§ Instruction
Please repeat all of the records below word for word, leaving out the pictures.

** START **

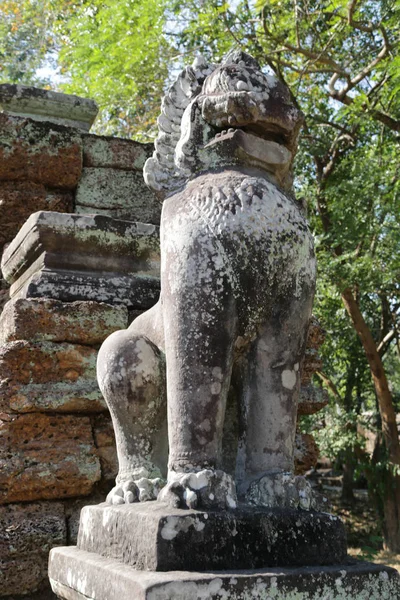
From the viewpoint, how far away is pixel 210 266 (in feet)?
6.98

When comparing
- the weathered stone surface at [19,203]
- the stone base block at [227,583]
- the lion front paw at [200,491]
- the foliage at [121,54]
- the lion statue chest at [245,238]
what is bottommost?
the stone base block at [227,583]

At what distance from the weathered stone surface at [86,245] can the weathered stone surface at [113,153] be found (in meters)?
0.86

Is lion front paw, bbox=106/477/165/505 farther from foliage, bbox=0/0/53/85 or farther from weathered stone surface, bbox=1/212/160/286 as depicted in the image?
foliage, bbox=0/0/53/85

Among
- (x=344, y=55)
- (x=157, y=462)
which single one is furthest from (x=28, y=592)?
(x=344, y=55)

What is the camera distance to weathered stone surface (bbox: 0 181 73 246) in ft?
13.5

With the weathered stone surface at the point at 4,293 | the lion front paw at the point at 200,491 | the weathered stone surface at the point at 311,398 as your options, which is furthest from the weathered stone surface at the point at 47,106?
the lion front paw at the point at 200,491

** END **

§ Output for this exercise
From the viewpoint, how far away is pixel 210 266 (in feet)?
6.98

When comparing
- the weathered stone surface at [19,203]
- the stone base block at [227,583]
- the lion front paw at [200,491]
- the foliage at [121,54]
- the lion statue chest at [245,238]
what is bottommost?
the stone base block at [227,583]

At what distance from the weathered stone surface at [86,245] can the weathered stone surface at [113,153] be found (in meters)?
0.86

Is lion front paw, bbox=106/477/165/505 farther from foliage, bbox=0/0/53/85 or farther from weathered stone surface, bbox=1/212/160/286 as depicted in the image?
foliage, bbox=0/0/53/85

Among
- (x=344, y=55)
- (x=157, y=462)
which single one is furthest from (x=28, y=592)?
(x=344, y=55)

What is the camera distance to weathered stone surface (bbox: 0 181 73 246) in ft?
13.5

With the weathered stone surface at the point at 4,293 | the lion front paw at the point at 200,491 | the weathered stone surface at the point at 311,398 as your options, which is furthest from the weathered stone surface at the point at 47,106?
the lion front paw at the point at 200,491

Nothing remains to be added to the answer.